------ Passage to read

For the next major release of OpenStack, codenamed Grizzly, Federated Authentication is likely to be the next key component that will come to the open source cloud platform.
“Everyone wants hybrid clouds,” Joshua McKenty, founder of Piston Cloud and OpenStack Board member told Datamation. “There are a couple of stumbling blocks on the road to hybrid clouds that OpenStack needs to address seriously, the biggest one being federated authentication.”
McKenty explained that for federated authentication, OpenStack will be taking the same approach to development as the project took for the Quantum networking component. For Quantum, networking and Software Defined Networking (SDN) vendors were assembled to figure out was needed and to actually develop the technology.
“I’m taking the same approach with authentication and identity now, rounding up the identity management vendors and getting them to chime in,” McKenty said.
Identity is not an entirely new capability for OpenStack. The Essex release that debuted in April of 2012 introduced the Keystone Identity Service. The idea behind Keystone is to provide authentication across all of the core OpenStack components.
“Keystone is really a middleware framework in the same way that OpenStack is middleware framework for building clouds,” McKenty explained. “Keystone is a middleware framework for connecting to authentication systems.”
According to McKenty the real challenge with Keystone is that the logic does not deal with federation very well. So, for example, an enterprise that has a private cloud that wants to burst workloads to a public cloud vendor would likely require a separate account for employees with the public vendor. That situation can create challenges for chargeback and usage metering, among other issues.
“What I really need is my internal authentication system bridged out to the public cloud and also connected internally to my private cloud environment,” McKenty said.
He added that there have been some pieces, including (Security Assertion Markup Language) support for Single SignOn, that have been built for Keystone, though he noted that it’s still immature. Work still needs to be done on ActiveDirectory integration as well as Kerboros oAuth and ACLs that span both public and private networks.
“There is a bunch of work that needs to be done, in the same way that Quantum was definitional as well as then aspirational,” McKenty said. “The strategy is to get the people that understand authentication involved and then work with them to define what the future of virtualized authentication looks like.”

------------
------ Data provided

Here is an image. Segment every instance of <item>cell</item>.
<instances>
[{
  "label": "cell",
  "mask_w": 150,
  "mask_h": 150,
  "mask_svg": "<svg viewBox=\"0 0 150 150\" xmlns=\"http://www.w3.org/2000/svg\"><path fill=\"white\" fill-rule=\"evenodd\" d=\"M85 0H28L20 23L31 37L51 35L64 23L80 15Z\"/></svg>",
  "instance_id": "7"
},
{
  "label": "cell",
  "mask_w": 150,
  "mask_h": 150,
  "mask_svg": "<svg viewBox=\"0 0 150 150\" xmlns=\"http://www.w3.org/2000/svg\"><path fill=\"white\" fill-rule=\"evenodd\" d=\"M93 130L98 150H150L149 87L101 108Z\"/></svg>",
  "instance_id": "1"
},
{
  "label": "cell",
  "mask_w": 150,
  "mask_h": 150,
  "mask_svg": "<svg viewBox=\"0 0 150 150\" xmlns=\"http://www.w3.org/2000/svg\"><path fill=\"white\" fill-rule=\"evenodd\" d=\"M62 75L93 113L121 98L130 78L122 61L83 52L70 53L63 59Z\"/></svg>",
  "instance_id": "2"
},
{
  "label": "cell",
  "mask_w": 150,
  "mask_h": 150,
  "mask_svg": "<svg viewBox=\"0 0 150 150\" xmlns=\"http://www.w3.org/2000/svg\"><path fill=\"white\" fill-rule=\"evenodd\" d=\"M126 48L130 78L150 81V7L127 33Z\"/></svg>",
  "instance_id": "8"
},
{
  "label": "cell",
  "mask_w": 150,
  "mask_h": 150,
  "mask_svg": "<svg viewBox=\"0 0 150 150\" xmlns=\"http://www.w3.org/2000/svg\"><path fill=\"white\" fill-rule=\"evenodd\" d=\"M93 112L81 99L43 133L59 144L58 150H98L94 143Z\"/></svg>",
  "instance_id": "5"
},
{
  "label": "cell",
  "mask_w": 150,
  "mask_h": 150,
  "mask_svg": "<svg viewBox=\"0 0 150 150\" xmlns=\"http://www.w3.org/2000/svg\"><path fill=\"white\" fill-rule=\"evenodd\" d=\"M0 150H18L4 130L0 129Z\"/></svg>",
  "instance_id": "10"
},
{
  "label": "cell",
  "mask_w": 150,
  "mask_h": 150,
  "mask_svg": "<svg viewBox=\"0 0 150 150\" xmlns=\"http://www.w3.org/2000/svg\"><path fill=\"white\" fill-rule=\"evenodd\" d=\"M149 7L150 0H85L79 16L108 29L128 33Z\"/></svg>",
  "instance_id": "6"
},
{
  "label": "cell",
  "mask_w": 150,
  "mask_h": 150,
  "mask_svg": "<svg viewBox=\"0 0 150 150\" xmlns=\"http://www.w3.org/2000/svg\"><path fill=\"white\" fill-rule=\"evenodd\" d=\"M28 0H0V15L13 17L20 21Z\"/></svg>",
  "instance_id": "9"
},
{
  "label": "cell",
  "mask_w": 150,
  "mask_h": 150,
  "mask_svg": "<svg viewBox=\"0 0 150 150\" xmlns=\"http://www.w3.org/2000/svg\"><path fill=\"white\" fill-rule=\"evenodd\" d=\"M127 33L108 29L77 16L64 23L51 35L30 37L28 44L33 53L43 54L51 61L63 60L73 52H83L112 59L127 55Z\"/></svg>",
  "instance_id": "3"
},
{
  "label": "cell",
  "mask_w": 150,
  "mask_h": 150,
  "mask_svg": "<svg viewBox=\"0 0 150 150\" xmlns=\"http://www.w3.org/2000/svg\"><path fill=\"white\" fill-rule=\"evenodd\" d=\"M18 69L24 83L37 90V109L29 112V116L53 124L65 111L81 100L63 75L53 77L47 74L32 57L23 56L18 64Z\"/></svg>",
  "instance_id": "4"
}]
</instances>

------------

Required work |
**a)** Transcribe the OpenStack article word for word, starting at "McKenty explained that" and ending at "core OpenStack components.".
**b)** According to the OpenStack article, which release introduced the Keystone Identity Service?

Answers to the exercise |
**a)**
McKenty explained that for federated authentication, OpenStack will be taking the same approach to development as the project took for the Quantum networking component. For Quantum, networking and Software Defined Networking (SDN) vendors were assembled to figure out was needed and to actually develop the technology.
“I’m taking the same approach with authentication and identity now, rounding up the identity management vendors and getting them to chime in,” McKenty said.
Identity is not an entirely new capability for OpenStack. The Essex release that debuted in April of 2012 introduced the Keystone Identity Service. The idea behind Keystone is to provide authentication across all of the core OpenStack components.

**b)** The Essex release, which debuted in April of 2012.